Q: With starting a home-based vegan foods business, is it better to set up as sole proprietor or LLC?
A: I considered this question a few months ago when I started my own law firm. Sole proprietorship is so simple and inexpensive and thus, so appealing. But after researching the issue, I chose the LLC instead. While my law firm might not be as tasty a venture as your vegan foods business, the issues we face in choosing our business entity are the same.
Here’s what you should consider:
The positive: There is no easier way to launch a business than as a sole proprietor – basically, you just start working.
Related: Choose Your Business Structure
You ARE the business. Indeed, if you want to name the business something other than your legal name, you’ll need to file a “Doing Business As,” or DBA, name in the states in which you’re engaging in business. But that’s really all: It’s simple and inexpensive. Even the taxes are easy: You pick up all the profits and losses of your business on your individual tax return, and you don’t need to file a separate return for the business.
The negative: A sole proprietor has zero liability protection. So, if someone gets sick from one of your vegan goodies, they can sue you personally. If they win, they will have access to all of your assets: your money, home and cars, among other assets.
If you were selling scarves instead of food, a sole proprietorship might be for you. But any business with potential liability (that can’t be sheltered with insurance) should not be a sole proprietorship.
Limited Liability Company
The positive: The biggest benefit of the LLC over the sole proprietorship is that the LLC shelters you from liability. A potential plaintiff would have to sue the LLC – and if he or she wins, the person would generally be limited to the assets of the LLC (not your personal assets). A single-member LLC is taxed in the same way as a sole proprietorship: The profits and losses flow through to your individual tax return. But, unlike a sole proprietorship, you can add one or more partners. While you give up the simplicity of filing your business’s profits and losses on your own tax return at that point, the LLC still gives you the benefit of pass-through taxation.

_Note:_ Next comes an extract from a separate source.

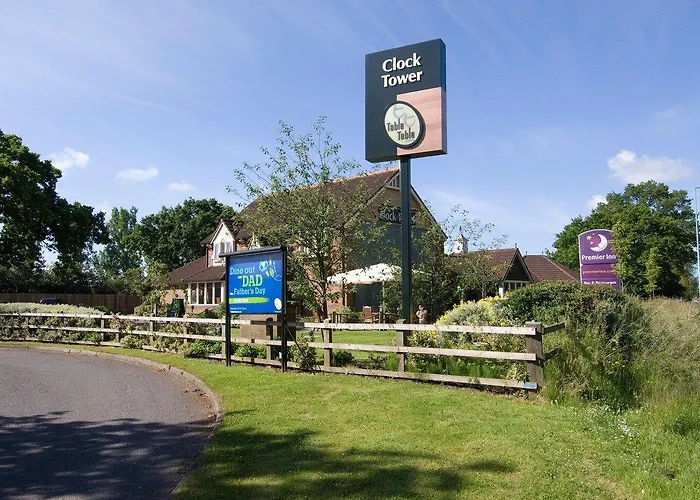Premier Inn Telford North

The negative: An LLC is a statutory entity, which means that you’ll need to file a certificate of formation (this document has different names in different states) and pay filing fees to set up the entity. This is a simple process: You can generally find the directions to file, along with a sample form, on a state web site. Or you can work with a filing company that will charge a fee to process the filing.
Here are a few more tidbits to consider when going down the LLC route:
Where to form the LLC
Once you decide to form an LLC, you need to determine which state will be your home base. Often this is an easy decision: It’s where you’re doing business. If, however, you intend to raise capital for your business, you should file the initial certificate of formation in Delaware, even if you’re not based in Delaware. This is a more expensive process, because you’ll end up paying a couple of hundred dollars extra each year for someone to act as your local representative, (address) and you will need to request authority to do business in the other states in which you engage in business, costing even more money. The added expense may be worth it as Delaware is the state of choice for most investors.
Being an LLC and raising capital
Often, you will hear that if you’re seeking venture capital for your business, you should set up a corporation. While it’s true that venture capital funds tend to only invest in corporations (unless venture capital is imminent) there is a potentially significant tax cost to you if you start out as a corporation: You’ll lose out on all the losses from the start up phase that you can deduct on your personal return if you’re an LLC. I always advise to start up as an LLC in Delaware where it is very simple to convert to a corporation right before the closing of a venture fundraise.